__SOURCE PASSAGE__
[start]

I am having the same problem. I have a large .xlsm file that I want to import to AT. I save the relevant worksheet to a csv file using Excel 2007 on a Windows 10 machine. When I import the sheet to AT, text fields have a lot unicode error symbols. Excel allows different save as options in terms of the CSV types (msdos, mac) and I’ve tried them all to no avail. I suspect that the text I copied and pasted from the web has something embedded that I don’t see. Any suggestions so I don’t have to retype every entry? Tnx.


#5

Sorry, no idea, as I’ve not had this problem myself. (I’m dealing with a customer base that contains some replacement characters, but only in data already populated when I received it.) Typically, when I see it, it’s usually some sort of punctuation glitch that appears in regularly repeating and presumably search-and-replaceable phrases. If that’s the case with your dataset, I’d suggest pulling the CSV into a reasonably clean file editor (not a word processor) and replacing the offending code with an encoding-friendly equivalent. (Once against I recommend Notepad++.)

If that isn’t the case — if you indeed believe you have non-displaying embedded characters — my suggested solution is, surprise, Notepad++. Install the 32-bit version and the hexeditor plugin (hexed doesn’t work with 64-bit NPP); this should let you examine the CSV at the byte level, revealing what hidden characters you’ll need to search-and-replace. (Another recommended tool for byte-level examination is Frhed, the Free Hex-editor. It can’t perform edits as easily as NPP, but, IIRC, Frhed allowed me to discover Airtable was embedding double-quotes around certain copy-and-pasted fields that even NPP kept hidden. It also allowed me to examine the mysterious three-byte value \0xef\0xbb\0xbf a user was complaining about in data exported from Airtable; another side-effect of mismatched encodings, it proved to be a byte order mark which, although valid in UTF-8 encoded files, often trips up apps not expecting it…

[end]

__AIM 1__
Collect every line of the entries that contains the word "furthest", matching case exactly.
The entries have no connection to the forum post.

__INFORMATION SHOWN__
[start]

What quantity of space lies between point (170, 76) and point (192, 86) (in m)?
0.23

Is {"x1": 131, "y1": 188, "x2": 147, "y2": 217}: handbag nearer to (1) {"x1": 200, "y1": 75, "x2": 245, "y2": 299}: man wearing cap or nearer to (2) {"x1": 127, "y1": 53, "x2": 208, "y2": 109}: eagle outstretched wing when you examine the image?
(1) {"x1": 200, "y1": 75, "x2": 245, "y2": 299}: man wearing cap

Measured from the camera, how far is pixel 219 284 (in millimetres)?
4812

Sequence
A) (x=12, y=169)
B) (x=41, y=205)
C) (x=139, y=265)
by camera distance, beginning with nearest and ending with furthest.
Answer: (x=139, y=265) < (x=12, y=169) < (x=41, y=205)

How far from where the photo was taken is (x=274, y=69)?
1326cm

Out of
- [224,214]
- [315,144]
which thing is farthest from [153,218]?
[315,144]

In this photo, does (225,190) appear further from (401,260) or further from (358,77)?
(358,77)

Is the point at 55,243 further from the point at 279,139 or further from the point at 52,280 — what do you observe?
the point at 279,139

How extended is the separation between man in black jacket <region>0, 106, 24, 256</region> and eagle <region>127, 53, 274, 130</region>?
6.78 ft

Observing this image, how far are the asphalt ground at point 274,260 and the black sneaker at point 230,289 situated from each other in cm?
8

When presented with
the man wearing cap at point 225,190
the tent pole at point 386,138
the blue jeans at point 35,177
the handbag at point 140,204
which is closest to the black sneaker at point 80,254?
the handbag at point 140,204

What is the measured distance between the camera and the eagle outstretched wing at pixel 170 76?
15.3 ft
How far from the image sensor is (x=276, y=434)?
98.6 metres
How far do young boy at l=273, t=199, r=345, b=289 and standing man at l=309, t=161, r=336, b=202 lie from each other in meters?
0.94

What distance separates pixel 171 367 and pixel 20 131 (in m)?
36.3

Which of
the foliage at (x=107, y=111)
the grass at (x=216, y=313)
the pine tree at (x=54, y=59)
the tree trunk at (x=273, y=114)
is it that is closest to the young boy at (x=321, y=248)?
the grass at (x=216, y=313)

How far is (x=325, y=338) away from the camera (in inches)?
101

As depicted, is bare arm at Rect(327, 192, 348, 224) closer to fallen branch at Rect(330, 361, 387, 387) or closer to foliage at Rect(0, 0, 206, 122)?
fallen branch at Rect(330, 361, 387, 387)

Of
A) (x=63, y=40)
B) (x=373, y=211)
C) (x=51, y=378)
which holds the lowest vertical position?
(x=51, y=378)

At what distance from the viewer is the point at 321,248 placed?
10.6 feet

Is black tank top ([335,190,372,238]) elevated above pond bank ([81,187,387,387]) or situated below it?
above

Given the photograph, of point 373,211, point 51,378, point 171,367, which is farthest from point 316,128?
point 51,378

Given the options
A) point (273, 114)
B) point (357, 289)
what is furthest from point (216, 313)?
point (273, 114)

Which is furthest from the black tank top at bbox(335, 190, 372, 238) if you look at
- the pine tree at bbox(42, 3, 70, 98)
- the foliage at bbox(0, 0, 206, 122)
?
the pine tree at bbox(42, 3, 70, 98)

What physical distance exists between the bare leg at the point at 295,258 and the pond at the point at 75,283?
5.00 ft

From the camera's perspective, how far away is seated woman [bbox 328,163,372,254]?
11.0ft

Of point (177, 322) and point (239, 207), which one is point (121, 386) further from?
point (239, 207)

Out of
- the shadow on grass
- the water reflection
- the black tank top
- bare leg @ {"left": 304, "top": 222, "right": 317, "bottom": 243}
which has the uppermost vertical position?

[end]

__AIM 2__
Rewrite the forum post starting with "Sorry, no idea, as" and going on through "I recommend Notepad++.)", swapping "file editor" for "text editor".

__EXERCISE OUTPUT 1__
by camera distance, beginning with nearest and ending with furthest.
what is furthest from point (216, 313)?
Which is furthest from the black tank top at bbox(335, 190, 372, 238) if you look at

__EXERCISE OUTPUT 2__
Sorry, no idea, as I’ve not had this problem myself. (I’m dealing with a customer base that contains some replacement characters, but only in data already populated when I received it.) Typically, when I see it, it’s usually some sort of punctuation glitch that appears in regularly repeating and presumably search-and-replaceable phrases. If that’s the case with your dataset, I’d suggest pulling the CSV into a reasonably clean text editor (not a word processor) and replacing the offending code with an encoding-friendly equivalent. (Once against I recommend Notepad++.)